Le plus frustrant, c’est la dernière partie, consacrée à Hamlet, dix-huit pages contre cent cinquante sur Judith Therpauve. En consultant les archives de l’IMEC, j’avais trouvé le dossier relativement mince, comparé aux analyses de jadis où Chéreau creusait sous les croûtes de l’œuvre en chantier, débattait avec l’auteur d’une thèse en vogue, André Müller, Erlanger, Shaw, Jan Kott. Cette fois, l’un de ses guides, John Dover Wilson, est mentionné plusieurs fois comme un nota bene, sans commentaire. Chéreau lit les leçons de Lacan apportées par Regnault, cite à plusieurs reprises le nom de Lev Vygotski, un psychologue russe qui, fort impressionné par une représentation de Hamlet, entreprit en 1915 une analyse des mythes littéraires, mais c’est avec Yves Bonnefoy qu’il converse et s’aventure dans le mystère de la pièce. 

Sa réflexion prend pour point de départ l’acte V, le retour d’Angleterre du héros, dans un cimetière. « Il revient au Danemark : donc  il accepte de mourir, accepter qu’il va mourir sans avoir rien fait. » Le contraire de Coriolan, de Bolingbroke. Hamlet parle comme Lorenzaccio, comme Siegfried. Trois fils vivent sous l’emprise d’un père, deux s’entretuent, et Fortinbras ramasse la mise. « On connait la fin : il faut créer une véritable surprise. » Le personnage est une énigme, pour lui-même et pour Chéreau, qui l’approche par cercles concentriques. Le combat n’est que la confusion finale « où l’on s’abandonne dans le bruit et la fureur, à l’impossibilité de comprendre et de mettre en ordre ».

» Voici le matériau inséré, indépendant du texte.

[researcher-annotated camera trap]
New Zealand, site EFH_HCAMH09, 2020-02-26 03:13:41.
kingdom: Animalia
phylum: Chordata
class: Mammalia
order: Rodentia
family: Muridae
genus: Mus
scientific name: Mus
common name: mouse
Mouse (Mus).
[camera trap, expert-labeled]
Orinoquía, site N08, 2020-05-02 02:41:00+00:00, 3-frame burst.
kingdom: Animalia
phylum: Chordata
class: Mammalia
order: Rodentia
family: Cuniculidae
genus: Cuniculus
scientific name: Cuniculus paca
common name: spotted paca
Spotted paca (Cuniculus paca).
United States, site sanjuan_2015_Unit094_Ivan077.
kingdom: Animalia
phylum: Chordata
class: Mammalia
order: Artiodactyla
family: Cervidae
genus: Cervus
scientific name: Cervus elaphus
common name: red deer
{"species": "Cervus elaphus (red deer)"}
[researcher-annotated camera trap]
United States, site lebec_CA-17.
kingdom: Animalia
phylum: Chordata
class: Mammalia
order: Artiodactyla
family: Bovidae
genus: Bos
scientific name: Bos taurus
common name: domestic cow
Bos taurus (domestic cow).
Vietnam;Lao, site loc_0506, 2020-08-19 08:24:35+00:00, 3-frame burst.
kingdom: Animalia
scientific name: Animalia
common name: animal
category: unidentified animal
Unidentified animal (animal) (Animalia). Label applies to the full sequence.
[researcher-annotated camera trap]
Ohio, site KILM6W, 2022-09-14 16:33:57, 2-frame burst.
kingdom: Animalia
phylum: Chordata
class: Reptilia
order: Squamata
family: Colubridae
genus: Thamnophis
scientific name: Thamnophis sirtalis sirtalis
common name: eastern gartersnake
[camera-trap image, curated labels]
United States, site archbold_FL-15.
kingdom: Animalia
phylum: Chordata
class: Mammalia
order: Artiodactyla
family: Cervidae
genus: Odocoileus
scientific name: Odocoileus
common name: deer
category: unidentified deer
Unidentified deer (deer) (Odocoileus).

Julien Centrès l’avait annoncé au départ de l’entreprise, il a dû renoncer à inclure les notes techniques, mais aussi les notes de production, de répétitions et de filage, qui auraient grossi démesurément les volumes. Ce faisant, il s’est privé de la part la plus intéressante du dossier CHR 165, les brochures de travail et le texte intégral du Hamlet  de Bonnefoy, ponctués de notes manuscrites sur la direction des acteurs, la trajectoire des personnages, les révisions des dialogues, les instructions de régie. Selon le projet annoncé de tout publier en six volumes, le prochain tome devrait couvrir une nouvelle série d’œuvres magistrales, De la maison des morts, Phèdre, Elektra, une carte blanche au Louvre avec un nouvel auteur, Jon Fosse, quatre films, et, après nombre de péripéties Tristan und Isolde, dernière revanche avec Daniel Barenboim sur l’adversité politique.